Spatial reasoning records
* start *

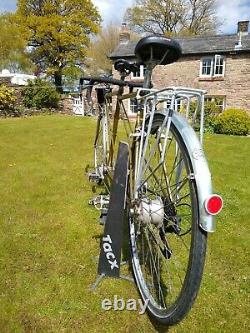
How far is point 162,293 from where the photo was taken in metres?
2.26

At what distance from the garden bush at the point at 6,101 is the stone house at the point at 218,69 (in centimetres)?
701

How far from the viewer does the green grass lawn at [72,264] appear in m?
2.08

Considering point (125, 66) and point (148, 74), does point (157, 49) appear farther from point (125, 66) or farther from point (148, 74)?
point (125, 66)

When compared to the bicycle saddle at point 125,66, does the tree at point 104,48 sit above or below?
above

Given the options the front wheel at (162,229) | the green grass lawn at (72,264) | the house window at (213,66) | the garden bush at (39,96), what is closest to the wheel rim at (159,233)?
the front wheel at (162,229)

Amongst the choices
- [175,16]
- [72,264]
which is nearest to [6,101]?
[72,264]

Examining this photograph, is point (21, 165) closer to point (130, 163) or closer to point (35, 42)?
point (130, 163)

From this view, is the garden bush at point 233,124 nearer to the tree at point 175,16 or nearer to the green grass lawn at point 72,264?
the green grass lawn at point 72,264

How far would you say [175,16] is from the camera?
103ft

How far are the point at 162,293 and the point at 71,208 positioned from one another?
73.4 inches

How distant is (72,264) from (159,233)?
0.95 meters

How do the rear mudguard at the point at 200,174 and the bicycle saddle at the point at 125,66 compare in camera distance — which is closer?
the rear mudguard at the point at 200,174

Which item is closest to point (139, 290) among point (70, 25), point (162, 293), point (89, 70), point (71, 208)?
point (162, 293)

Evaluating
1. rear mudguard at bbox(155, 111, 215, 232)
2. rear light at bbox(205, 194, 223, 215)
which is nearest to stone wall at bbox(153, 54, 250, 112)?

* end *

Reproduce the entire listing above word for word, leaving out the pictures.

How far is point 162,293 from where the photo was taken in metres?
2.26

At what distance from the garden bush at the point at 6,101 is the stone house at the point at 218,69 (in centimetres)?
701

How far from the viewer does the green grass lawn at [72,264] appear in m?
2.08

Considering point (125, 66) and point (148, 74), does point (157, 49) appear farther from point (125, 66) or farther from point (148, 74)?
point (125, 66)

When compared to the bicycle saddle at point 125,66, does the tree at point 104,48 sit above or below?
above

Given the options the front wheel at (162,229) | the green grass lawn at (72,264) | the house window at (213,66) | the garden bush at (39,96), what is closest to the wheel rim at (159,233)?
the front wheel at (162,229)

Amongst the choices
- [175,16]
- [72,264]
which is nearest to [6,101]?
[72,264]

Examining this photograph, is point (21, 165) closer to point (130, 163) or closer to point (35, 42)?
point (130, 163)

From this view, is the garden bush at point 233,124 nearer to the tree at point 175,16 or nearer to the green grass lawn at point 72,264?
the green grass lawn at point 72,264

How far would you say [175,16] is from the camera?
103ft

How far are the point at 162,293 and the point at 71,208 positioned from one another?
73.4 inches

How distant is (72,264) from (159,233)?
0.95 meters

How do the rear mudguard at the point at 200,174 and the bicycle saddle at the point at 125,66 compare in camera distance — which is closer?
the rear mudguard at the point at 200,174

Which item is closest to point (139, 290) among point (70, 25), point (162, 293), point (89, 70), point (71, 208)?
point (162, 293)

Evaluating
1. rear mudguard at bbox(155, 111, 215, 232)
2. rear light at bbox(205, 194, 223, 215)
which is nearest to stone wall at bbox(153, 54, 250, 112)?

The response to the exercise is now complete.